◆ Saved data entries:
=== Section Start ===

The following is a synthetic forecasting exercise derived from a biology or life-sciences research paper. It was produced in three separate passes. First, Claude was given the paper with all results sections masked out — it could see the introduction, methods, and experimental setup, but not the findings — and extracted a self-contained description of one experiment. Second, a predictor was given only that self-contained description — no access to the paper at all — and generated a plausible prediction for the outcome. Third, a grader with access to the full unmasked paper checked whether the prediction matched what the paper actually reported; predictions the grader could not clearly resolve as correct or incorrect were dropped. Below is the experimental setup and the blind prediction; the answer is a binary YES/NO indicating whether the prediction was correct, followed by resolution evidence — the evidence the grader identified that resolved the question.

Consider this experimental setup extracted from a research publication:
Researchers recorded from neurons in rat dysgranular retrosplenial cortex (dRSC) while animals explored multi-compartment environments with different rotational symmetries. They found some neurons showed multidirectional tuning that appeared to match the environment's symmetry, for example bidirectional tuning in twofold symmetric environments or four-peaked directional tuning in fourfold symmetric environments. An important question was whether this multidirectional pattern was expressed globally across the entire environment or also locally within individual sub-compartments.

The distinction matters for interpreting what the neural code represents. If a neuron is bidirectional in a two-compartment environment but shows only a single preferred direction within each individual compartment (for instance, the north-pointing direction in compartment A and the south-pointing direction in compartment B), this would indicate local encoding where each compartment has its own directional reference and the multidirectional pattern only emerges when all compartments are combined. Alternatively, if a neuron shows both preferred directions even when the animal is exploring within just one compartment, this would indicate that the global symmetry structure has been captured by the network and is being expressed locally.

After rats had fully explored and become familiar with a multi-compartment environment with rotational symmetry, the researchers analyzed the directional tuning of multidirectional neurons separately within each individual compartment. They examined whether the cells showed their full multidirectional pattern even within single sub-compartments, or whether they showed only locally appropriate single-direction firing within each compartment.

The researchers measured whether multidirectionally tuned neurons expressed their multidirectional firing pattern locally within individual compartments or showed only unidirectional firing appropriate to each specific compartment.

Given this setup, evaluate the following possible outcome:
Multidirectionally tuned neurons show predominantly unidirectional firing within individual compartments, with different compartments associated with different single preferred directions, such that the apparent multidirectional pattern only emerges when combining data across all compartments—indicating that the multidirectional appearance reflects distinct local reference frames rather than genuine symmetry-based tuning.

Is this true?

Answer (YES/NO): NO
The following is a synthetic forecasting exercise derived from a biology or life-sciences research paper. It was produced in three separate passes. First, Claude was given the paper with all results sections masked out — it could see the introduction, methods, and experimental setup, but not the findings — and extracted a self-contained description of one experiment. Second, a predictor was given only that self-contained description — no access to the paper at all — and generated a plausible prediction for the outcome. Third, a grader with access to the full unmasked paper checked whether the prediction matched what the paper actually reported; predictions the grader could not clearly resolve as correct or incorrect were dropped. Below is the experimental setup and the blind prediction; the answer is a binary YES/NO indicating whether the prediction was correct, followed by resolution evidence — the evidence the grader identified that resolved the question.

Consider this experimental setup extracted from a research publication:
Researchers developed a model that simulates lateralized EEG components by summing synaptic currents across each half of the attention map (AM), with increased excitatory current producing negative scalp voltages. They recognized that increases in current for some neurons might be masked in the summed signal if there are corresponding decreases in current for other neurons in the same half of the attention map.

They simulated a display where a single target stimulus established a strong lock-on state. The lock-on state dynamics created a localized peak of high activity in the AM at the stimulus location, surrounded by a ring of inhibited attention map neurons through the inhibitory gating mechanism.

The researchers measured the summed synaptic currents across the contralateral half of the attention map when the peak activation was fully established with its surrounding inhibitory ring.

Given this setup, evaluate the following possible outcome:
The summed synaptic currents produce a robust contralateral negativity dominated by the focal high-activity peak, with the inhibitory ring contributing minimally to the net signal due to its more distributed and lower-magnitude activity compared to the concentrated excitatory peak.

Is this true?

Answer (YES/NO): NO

=== Section End ===

◆ EXERCISE: Using the data above, restate every record word for word.

◆ ANSWER TO THE EXERCISE:
The following is a synthetic forecasting exercise derived from a biology or life-sciences research paper. It was produced in three separate passes. First, Claude was given the paper with all results sections masked out — it could see the introduction, methods, and experimental setup, but not the findings — and extracted a self-contained description of one experiment. Second, a predictor was given only that self-contained description — no access to the paper at all — and generated a plausible prediction for the outcome. Third, a grader with access to the full unmasked paper checked whether the prediction matched what the paper actually reported; predictions the grader could not clearly resolve as correct or incorrect were dropped. Below is the experimental setup and the blind prediction; the answer is a binary YES/NO indicating whether the prediction was correct, followed by resolution evidence — the evidence the grader identified that resolved the question.

Consider this experimental setup extracted from a research publication:
Researchers recorded from neurons in rat dysgranular retrosplenial cortex (dRSC) while animals explored multi-compartment environments with different rotational symmetries. They found some neurons showed multidirectional tuning that appeared to match the environment's symmetry, for example bidirectional tuning in twofold symmetric environments or four-peaked directional tuning in fourfold symmetric environments. An important question was whether this multidirectional pattern was expressed globally across the entire environment or also locally within individual sub-compartments.

The distinction matters for interpreting what the neural code represents. If a neuron is bidirectional in a two-compartment environment but shows only a single preferred direction within each individual compartment (for instance, the north-pointing direction in compartment A and the south-pointing direction in compartment B), this would indicate local encoding where each compartment has its own directional reference and the multidirectional pattern only emerges when all compartments are combined. Alternatively, if a neuron shows both preferred directions even when the animal is exploring within just one compartment, this would indicate that the global symmetry structure has been captured by the network and is being expressed locally.

After rats had fully explored and become familiar with a multi-compartment environment with rotational symmetry, the researchers analyzed the directional tuning of multidirectional neurons separately within each individual compartment. They examined whether the cells showed their full multidirectional pattern even within single sub-compartments, or whether they showed only locally appropriate single-direction firing within each compartment.

The researchers measured whether multidirectionally tuned neurons expressed their multidirectional firing pattern locally within individual compartments or showed only unidirectional firing appropriate to each specific compartment.

Given this setup, evaluate the following possible outcome:
Multidirectionally tuned neurons show predominantly unidirectional firing within individual compartments, with different compartments associated with different single preferred directions, such that the apparent multidirectional pattern only emerges when combining data across all compartments—indicating that the multidirectional appearance reflects distinct local reference frames rather than genuine symmetry-based tuning.

Is this true?

Answer (YES/NO): NO
The following is a synthetic forecasting exercise derived from a biology or life-sciences research paper. It was produced in three separate passes. First, Claude was given the paper with all results sections masked out — it could see the introduction, methods, and experimental setup, but not the findings — and extracted a self-contained description of one experiment. Second, a predictor was given only that self-contained description — no access to the paper at all — and generated a plausible prediction for the outcome. Third, a grader with access to the full unmasked paper checked whether the prediction matched what the paper actually reported; predictions the grader could not clearly resolve as correct or incorrect were dropped. Below is the experimental setup and the blind prediction; the answer is a binary YES/NO indicating whether the prediction was correct, followed by resolution evidence — the evidence the grader identified that resolved the question.

Consider this experimental setup extracted from a research publication:
Researchers developed a model that simulates lateralized EEG components by summing synaptic currents across each half of the attention map (AM), with increased excitatory current producing negative scalp voltages. They recognized that increases in current for some neurons might be masked in the summed signal if there are corresponding decreases in current for other neurons in the same half of the attention map.

They simulated a display where a single target stimulus established a strong lock-on state. The lock-on state dynamics created a localized peak of high activity in the AM at the stimulus location, surrounded by a ring of inhibited attention map neurons through the inhibitory gating mechanism.

The researchers measured the summed synaptic currents across the contralateral half of the attention map when the peak activation was fully established with its surrounding inhibitory ring.

Given this setup, evaluate the following possible outcome:
The summed synaptic currents produce a robust contralateral negativity dominated by the focal high-activity peak, with the inhibitory ring contributing minimally to the net signal due to its more distributed and lower-magnitude activity compared to the concentrated excitatory peak.

Is this true?

Answer (YES/NO): NO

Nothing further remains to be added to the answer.